Uma das autoras da LRF, a economista Selene Peres Peres Nunes afirma que o arcabouço fiscal desenhado pelo governo Lula tira a credibilidade da legislação ao estabelecer uma meta de resultado primário (receitas e despesas) com intervalos de tolerância que, na prática, jogam os esforços para baixo. Em 2024 e 2025, a meta do governo é zerar o déficit público, mas ainda há uma tolerância de déficit equivalente a 0,25% do Produto Interno Bruto (PIB).
A meta que admite somente resultados positivos foi adiada para 2027, depois do mandato atual do presidente Lula. “Na prática, se você estabelece uma banda, a sua meta para valer vai ser a banda inferior porque é ela que dispara os mecanismos da LRF (como a necessidade de bloquear despesas)”, diz Selene, assessora econômica do Ministério do Planejamento, Orçamento e Gestão durante a elaboração da lei e atual secretária de Economia de Goiás.
O Brasil também enfrenta um cenário de queda dos investimentos públicos. E a queda se intensificou depois de 2014, coincidindo com o início do déficit fiscal e as mudanças na LRF. Em 2010, o investimento público totalizou 1,15% do PIB. Em 2014, 0,99%. No ano passado, caiu para 0,54% e com um componente a mais: um terço do valor foi capturado por emendas parlamentares, que se traduzem em projetos paroquiais e sem vinculação com projetos de desenvolvimento nacional.

PERGUNTAS A RESPONDER:
1 > Segundo o trecho sobre o arcabouço fiscal, qual era o investimento público em 2010, em proporção do PIB?
2 > Dê continuidade ao trecho sobre o arcabouço fiscal a partir de sua última frase.
O material abaixo provém de outra fonte.

DADOS FORNECIDOS:
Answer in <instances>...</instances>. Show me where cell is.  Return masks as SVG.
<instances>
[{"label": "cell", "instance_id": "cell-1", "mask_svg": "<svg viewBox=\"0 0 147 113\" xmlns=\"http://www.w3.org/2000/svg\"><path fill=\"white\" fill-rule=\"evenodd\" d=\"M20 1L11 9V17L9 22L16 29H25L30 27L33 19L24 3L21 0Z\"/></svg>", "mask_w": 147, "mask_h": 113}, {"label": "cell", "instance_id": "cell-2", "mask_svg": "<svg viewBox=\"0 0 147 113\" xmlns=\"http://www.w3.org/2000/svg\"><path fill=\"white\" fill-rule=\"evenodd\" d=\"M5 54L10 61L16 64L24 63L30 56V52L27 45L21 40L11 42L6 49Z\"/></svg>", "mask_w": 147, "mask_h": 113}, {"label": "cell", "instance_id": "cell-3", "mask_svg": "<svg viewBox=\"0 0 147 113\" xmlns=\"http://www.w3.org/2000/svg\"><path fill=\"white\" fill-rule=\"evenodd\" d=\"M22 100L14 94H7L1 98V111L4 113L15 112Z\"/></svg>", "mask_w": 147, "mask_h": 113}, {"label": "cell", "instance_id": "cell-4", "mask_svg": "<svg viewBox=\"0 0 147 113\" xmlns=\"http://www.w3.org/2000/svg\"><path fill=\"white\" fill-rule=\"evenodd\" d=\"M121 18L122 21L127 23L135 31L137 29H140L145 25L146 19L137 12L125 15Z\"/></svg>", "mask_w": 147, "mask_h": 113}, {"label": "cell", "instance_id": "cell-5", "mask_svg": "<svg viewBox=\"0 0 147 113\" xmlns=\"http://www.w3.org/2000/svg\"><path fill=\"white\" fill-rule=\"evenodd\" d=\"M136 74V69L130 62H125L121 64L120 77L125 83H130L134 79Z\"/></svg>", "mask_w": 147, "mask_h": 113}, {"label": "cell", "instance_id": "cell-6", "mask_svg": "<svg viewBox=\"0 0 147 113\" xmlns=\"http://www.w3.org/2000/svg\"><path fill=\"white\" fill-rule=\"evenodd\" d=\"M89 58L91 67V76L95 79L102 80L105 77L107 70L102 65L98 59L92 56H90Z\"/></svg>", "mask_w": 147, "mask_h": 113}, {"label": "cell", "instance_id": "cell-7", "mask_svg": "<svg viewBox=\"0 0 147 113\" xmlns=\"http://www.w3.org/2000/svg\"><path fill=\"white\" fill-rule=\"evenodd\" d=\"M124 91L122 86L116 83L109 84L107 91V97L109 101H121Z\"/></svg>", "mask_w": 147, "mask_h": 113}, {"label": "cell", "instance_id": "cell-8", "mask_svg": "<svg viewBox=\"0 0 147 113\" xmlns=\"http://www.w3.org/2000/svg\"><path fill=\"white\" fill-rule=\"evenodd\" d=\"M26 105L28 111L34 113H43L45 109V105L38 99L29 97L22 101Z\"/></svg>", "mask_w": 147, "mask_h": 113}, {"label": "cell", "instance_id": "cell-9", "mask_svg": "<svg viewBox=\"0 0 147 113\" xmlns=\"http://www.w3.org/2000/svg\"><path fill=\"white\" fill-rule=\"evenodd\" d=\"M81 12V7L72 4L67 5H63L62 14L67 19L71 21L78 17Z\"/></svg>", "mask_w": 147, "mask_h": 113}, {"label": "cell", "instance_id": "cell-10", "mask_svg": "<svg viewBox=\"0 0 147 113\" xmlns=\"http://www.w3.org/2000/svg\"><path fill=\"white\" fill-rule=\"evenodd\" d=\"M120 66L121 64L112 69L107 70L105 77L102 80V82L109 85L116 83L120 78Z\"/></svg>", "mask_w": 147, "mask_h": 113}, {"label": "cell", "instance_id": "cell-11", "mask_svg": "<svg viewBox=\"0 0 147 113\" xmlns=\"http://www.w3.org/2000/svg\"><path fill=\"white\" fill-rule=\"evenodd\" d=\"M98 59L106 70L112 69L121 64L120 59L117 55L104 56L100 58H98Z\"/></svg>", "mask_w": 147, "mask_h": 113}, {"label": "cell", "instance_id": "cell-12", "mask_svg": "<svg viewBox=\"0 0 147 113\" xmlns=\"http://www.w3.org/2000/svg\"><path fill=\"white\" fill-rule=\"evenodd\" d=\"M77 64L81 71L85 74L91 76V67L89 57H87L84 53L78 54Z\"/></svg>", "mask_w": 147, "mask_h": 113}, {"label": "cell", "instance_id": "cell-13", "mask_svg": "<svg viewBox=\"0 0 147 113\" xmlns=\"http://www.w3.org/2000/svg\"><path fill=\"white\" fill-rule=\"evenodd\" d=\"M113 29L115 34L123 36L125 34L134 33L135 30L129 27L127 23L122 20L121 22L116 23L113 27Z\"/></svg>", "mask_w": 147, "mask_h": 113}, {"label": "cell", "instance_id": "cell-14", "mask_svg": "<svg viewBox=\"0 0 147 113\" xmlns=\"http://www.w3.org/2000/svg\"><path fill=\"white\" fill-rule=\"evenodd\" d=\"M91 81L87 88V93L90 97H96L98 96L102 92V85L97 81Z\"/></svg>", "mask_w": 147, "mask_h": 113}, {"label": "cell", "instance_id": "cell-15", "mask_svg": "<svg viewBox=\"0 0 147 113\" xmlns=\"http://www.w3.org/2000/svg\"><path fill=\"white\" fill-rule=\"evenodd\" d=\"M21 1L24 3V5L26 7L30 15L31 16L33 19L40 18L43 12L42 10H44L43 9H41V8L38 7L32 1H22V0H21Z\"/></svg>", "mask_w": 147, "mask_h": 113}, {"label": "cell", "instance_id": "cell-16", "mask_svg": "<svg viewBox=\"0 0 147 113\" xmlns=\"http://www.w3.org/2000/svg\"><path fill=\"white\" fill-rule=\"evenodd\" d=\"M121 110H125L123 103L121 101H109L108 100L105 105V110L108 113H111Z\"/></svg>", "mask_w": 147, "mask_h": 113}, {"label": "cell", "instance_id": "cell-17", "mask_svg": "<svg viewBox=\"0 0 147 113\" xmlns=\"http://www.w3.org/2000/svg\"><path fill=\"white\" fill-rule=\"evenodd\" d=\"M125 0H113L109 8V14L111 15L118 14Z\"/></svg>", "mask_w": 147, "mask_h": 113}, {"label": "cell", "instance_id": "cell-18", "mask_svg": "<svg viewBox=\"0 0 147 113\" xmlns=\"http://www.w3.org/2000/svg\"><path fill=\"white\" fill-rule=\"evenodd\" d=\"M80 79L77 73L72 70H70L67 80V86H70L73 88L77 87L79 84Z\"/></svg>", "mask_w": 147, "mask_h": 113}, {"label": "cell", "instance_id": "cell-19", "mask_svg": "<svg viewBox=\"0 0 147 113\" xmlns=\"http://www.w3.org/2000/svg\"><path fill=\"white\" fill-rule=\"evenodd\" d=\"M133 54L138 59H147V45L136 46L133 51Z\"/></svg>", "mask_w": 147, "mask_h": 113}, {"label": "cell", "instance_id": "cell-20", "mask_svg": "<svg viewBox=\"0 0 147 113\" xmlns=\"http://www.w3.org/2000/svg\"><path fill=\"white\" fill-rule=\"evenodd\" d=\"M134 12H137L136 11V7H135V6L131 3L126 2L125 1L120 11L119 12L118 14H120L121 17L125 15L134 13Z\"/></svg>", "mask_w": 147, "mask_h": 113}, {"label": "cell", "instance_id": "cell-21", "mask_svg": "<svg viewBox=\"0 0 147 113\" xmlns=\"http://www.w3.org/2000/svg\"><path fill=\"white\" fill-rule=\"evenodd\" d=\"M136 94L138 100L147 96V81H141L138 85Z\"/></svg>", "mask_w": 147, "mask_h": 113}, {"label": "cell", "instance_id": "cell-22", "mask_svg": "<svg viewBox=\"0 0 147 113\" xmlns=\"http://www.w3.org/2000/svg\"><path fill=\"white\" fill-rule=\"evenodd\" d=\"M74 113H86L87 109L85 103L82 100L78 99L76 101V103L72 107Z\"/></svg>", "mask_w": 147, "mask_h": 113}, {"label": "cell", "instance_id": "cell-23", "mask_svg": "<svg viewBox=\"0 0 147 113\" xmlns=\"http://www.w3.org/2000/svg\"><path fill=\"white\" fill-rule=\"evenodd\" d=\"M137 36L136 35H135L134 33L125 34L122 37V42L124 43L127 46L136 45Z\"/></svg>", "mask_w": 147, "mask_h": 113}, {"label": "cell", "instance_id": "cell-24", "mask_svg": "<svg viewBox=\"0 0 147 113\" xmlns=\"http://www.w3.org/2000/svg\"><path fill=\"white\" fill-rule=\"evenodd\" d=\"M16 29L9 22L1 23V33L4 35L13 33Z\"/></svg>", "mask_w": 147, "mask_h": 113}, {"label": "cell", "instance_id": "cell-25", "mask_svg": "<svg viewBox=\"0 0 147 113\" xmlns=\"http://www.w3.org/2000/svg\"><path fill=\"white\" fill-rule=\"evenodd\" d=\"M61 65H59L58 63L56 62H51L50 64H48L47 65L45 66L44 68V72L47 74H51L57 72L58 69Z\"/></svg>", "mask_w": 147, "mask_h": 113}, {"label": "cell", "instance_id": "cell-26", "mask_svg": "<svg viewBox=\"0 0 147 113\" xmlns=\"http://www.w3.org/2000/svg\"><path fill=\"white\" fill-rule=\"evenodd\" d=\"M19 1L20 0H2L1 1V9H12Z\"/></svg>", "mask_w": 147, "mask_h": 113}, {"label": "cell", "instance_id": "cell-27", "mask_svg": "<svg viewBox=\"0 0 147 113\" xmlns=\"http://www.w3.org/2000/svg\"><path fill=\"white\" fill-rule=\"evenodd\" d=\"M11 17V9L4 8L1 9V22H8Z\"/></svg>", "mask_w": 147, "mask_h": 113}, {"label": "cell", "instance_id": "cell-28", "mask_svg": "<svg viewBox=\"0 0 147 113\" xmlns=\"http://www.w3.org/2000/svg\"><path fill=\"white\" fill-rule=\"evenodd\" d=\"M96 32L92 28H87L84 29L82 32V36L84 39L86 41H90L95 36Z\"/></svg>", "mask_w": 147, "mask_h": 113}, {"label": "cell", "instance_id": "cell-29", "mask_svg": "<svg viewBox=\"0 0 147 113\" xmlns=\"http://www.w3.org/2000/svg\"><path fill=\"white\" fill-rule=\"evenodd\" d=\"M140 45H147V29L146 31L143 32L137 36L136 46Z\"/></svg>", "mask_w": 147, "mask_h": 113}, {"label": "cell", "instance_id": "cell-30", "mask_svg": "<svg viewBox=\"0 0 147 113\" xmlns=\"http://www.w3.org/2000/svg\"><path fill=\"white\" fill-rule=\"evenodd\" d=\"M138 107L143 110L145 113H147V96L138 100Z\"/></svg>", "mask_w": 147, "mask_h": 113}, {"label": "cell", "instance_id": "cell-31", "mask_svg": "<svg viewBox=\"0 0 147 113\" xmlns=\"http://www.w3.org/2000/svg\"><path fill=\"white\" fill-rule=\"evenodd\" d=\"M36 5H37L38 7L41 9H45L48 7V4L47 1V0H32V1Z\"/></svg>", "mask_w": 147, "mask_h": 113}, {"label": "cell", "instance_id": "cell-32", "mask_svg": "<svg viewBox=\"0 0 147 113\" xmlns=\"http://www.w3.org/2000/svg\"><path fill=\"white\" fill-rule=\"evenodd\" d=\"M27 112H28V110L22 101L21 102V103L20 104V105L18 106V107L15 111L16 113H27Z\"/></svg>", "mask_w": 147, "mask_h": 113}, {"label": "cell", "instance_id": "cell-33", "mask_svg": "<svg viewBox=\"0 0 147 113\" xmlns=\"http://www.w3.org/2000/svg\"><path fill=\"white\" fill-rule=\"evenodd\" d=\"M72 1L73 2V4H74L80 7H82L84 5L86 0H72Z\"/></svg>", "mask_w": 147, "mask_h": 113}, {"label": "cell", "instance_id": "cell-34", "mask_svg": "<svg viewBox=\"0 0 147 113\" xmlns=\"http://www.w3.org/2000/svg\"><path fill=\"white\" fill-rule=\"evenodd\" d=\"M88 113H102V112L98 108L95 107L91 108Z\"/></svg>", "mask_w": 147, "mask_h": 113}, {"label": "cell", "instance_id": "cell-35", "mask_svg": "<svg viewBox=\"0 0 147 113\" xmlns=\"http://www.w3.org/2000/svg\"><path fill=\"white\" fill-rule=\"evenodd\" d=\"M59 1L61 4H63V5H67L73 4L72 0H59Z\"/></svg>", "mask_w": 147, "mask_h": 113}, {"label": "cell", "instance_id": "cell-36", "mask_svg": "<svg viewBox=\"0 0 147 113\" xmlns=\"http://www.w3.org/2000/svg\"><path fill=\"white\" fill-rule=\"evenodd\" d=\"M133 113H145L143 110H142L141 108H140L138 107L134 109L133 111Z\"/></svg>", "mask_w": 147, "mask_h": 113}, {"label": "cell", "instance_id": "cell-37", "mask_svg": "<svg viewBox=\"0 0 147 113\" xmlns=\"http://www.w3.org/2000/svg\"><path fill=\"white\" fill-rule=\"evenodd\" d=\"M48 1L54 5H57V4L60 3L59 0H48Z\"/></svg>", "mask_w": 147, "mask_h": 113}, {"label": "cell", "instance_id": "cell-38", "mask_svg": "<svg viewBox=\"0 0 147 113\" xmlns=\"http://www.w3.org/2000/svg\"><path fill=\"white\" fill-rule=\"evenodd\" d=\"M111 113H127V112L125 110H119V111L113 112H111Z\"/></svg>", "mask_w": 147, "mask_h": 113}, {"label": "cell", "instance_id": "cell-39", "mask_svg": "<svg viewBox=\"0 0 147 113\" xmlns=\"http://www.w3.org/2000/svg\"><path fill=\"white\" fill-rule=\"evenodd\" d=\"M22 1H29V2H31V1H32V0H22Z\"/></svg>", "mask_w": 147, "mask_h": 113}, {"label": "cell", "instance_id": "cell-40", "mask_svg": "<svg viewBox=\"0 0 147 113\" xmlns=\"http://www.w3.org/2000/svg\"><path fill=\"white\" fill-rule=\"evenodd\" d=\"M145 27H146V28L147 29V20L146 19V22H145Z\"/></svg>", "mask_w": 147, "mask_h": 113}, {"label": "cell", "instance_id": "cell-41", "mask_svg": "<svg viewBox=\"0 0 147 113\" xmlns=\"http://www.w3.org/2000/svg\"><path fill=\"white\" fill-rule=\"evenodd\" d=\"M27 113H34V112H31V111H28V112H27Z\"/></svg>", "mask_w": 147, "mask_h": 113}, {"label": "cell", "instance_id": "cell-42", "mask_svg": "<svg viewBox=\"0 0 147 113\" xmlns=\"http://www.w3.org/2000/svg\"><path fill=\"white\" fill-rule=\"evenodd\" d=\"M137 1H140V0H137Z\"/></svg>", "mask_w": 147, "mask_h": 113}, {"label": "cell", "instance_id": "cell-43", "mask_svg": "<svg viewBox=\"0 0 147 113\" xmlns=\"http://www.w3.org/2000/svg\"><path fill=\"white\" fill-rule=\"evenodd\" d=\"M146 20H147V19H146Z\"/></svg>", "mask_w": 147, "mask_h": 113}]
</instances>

RESPOSTAS POR TAREFA:
1 > 1,15% do PIB.

2 >
Dívida dos Estados cai, mas Rio de Janeiro, Rio Grane do Sul e Minas Gerais estão em alerta
Nos Estados, houve queda do endividamento. Quando a LRF foi aprovada, 17 Estados tinham dívidas maiores do que suas arrecadações. Hoje, são quatro (Rio de Janeiro, Rio Grande do Sul, Minas Gerais e São Paulo). No total, a dívida dos governos regionais caiu de 73% da receita corrente líquida em 2016 para 31% em 2022, de acordo com dados do Tesouro Nacional. Três Estados, porém, estão em alerta maior: Rio de Janeiro, com dívida de 188%, Rio Grande do Sul (185%) e Minas Gerais (168%).
A LRF não admite um endividamento superior a 200% da arrecadação, o que tem levado os governos estaduais a rodadas de negociação com a União, o principal credor dos débitos. “Às vezes a gente dá três passinhos para a frente, mas dá um passinho para trás porque a nossa resistência em avançar e aceitar que as contas públicas têm de ser equilibradas é muito grande”, diz Selene Peres Nunes.
Desde a promulgação da lei, a LRF passou por oito governos diferentes (FHC 2, Lula 1, Lula 2, Dilma 1, Dilma 2, Temer, Bolsonaro e Lula 3) e por mudanças no regramento fiscal, incluindo o teto de gastos públicos, o orçamento de guerra da pandemia de covid-19 e agora o novo arcabouço fiscal. Nos Estados e municípios, porém, é a LRF que permanece como a referência para os gestores públicos.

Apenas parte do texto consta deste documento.